Autographs passing away?
by, 05-23-2010 at 10:41 PM (920 Views)
Autographs Hot or Not?
by Mike Greene, Jr. AKA indyreds
It seems like there are always trends in the collectible world and I can not help but wonder about autographs in the long term. Will they still hold the same place for sports fans or will they just fade away? We have seen what over production can do to sports cards. Will there continue to be enough demand to keep up with all the supply out there? Why do we find them so desirable in the first place? Will there even be autographs in the future?
I will be the first to say that I do enjoy the fact that there are so many more outlets to get autographs than there was Twenty years ago. It is easy to find cards and memorabilia on trade sites like sportscardforum, sports league sites, individual player sites, auctions and retailers who specialize in autographs. It is common to be able to pull autographed cards out of even the low end card sets. The number of places to obtain autographs seems to point to a strong market now, but the amount of product being signed to keep these places going must effect the long term value. The market is getting so saturated already that I have purchased autograph cards for only a dollar from some card dealers at shows and in their shops. I have seen many autographed cards go unsold for a dollar on the most popular online auction site. I collect most of my autographs via through the mail requests and have found that I can get some players I want cheaper at my local card shop in the bargain bin!
Autographs still do hold a special place for most sports card collectors out there. It is easy to see when you attempt to trade your cards. See how often that you can trade your regular issue rookie cards or even material cards for an autograph someone has put up for trade on one of the trade sites. Some traders will actually be offended with the suggestion of trading a Forty Dollar rookie card for a autograph they listed that books half of that amount. It shows that the demand for autographs are still stronger than the rookie card market that has driven our hobby for years.

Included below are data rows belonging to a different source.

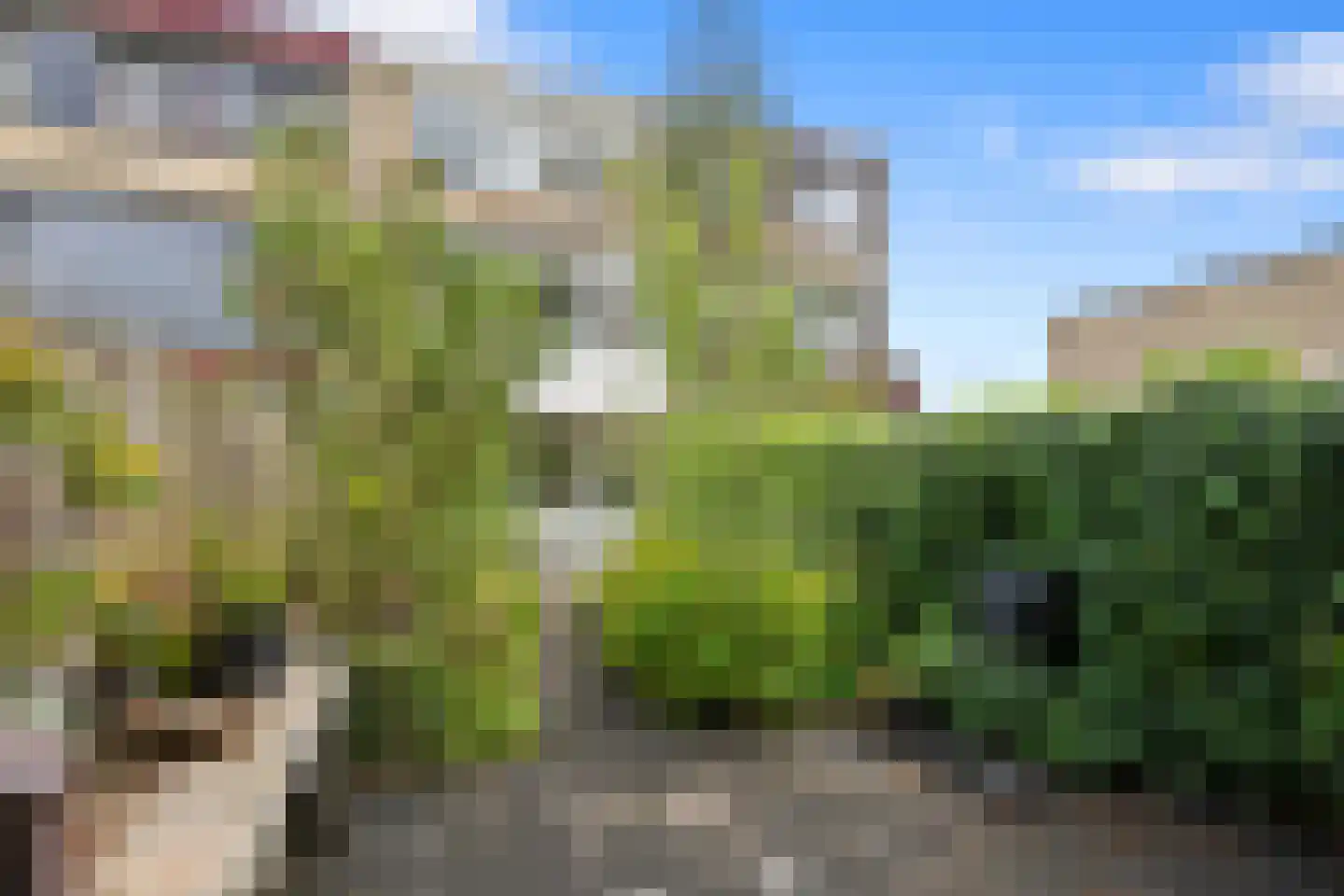 Zeemanstraat 37 Nieuwerkerk aan den IJssel thumbnail 31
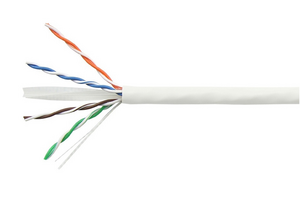 CommScope 88401255810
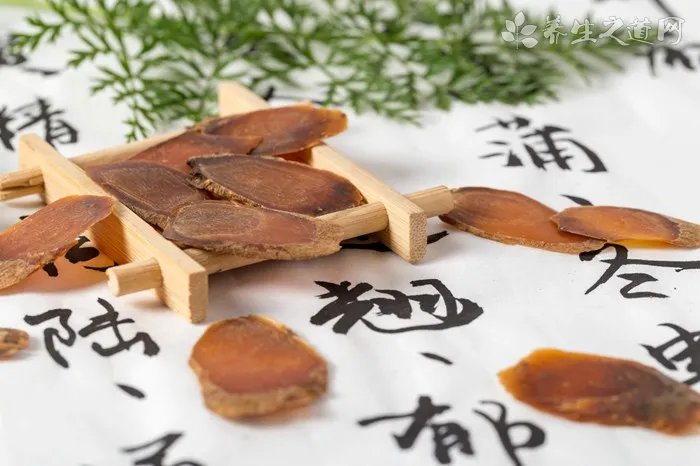 中医治疗肿瘤能不能好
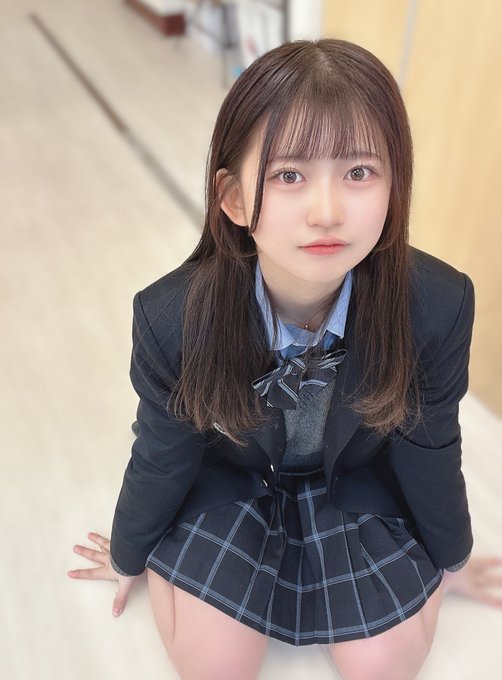 石原さきのTwitter画像19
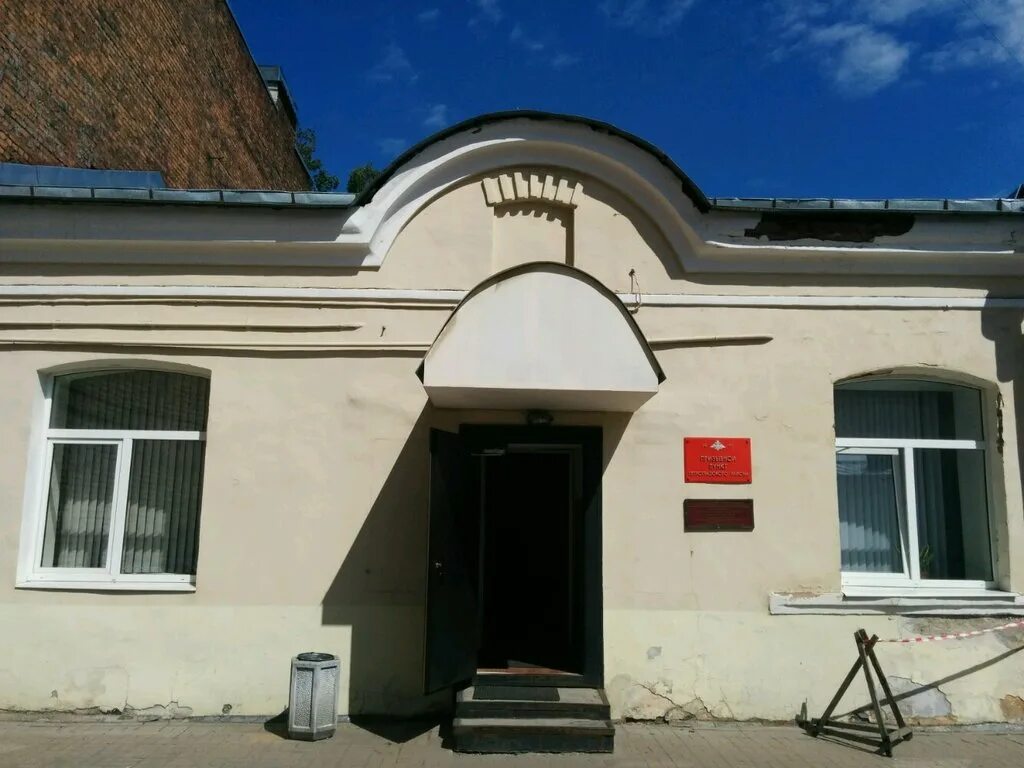 военкомат санкт-петербурга. военный комиссар выборгского района. лесной проспект 39 к 4 военкомат. комиссариат санкт петербург. проспект стачек военкомат спб.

I have heard a disturbing new trend in our education system that could change the autograph community forever. Some school systems are now only spending a year teaching cursive writing and do not require students to use it afterwards. It seems that with the widespread use of computers that printing matches up better for students needs. The printed letters correspond better to the real world use of email and word processing skills. Handwritten letters seem to be becoming a thing of the past. Check your mailbox and look at how many items you have that are computer generated now. It is scary to think that in another Twenty years that young players may be printing autographs instead of the cursive signatures we have now. Will the next group of collectors coming up have an interest in autographed items? I hope that they do.
Why do we collect autographs in the first place? Why does a person scribbling something on an item make it worth more? That answer is a varied as the number of us out there who collect autographs in the first place. I think part of it is having an item that was once in the hands of that player. It can be the value for some of us. In person autographs is an memory of the actual meeting with that star. It also can be the thrill of the chase. I love theme autograph collectors. It is great to see an entire autographed card set, a large collection of your team, winners of certain awards or a collection of players who have hit a milestone. I personally have started working on getting a signed card from each member of the 1986 Mets team. Many people would assign no value to a Mookie Wilson autographed card, but it would be key to that collection to me. The reason we collect autographs is that we find enjoyment of some sort out of it.
I started asking basically if autographs will eventually die out as a collectible. I can not say that the value will remain high for any particular player, but the current demand seems to point that autographs are going no where too soon. Honestly many of us would be happy if supply drove down the prices even further as it would allow us to collect more of them for less. The hobby will be around as long as we enjoy collecting them. I just hope that when the time comes that I pass my autographs to my children that they find enjoyment in them as well.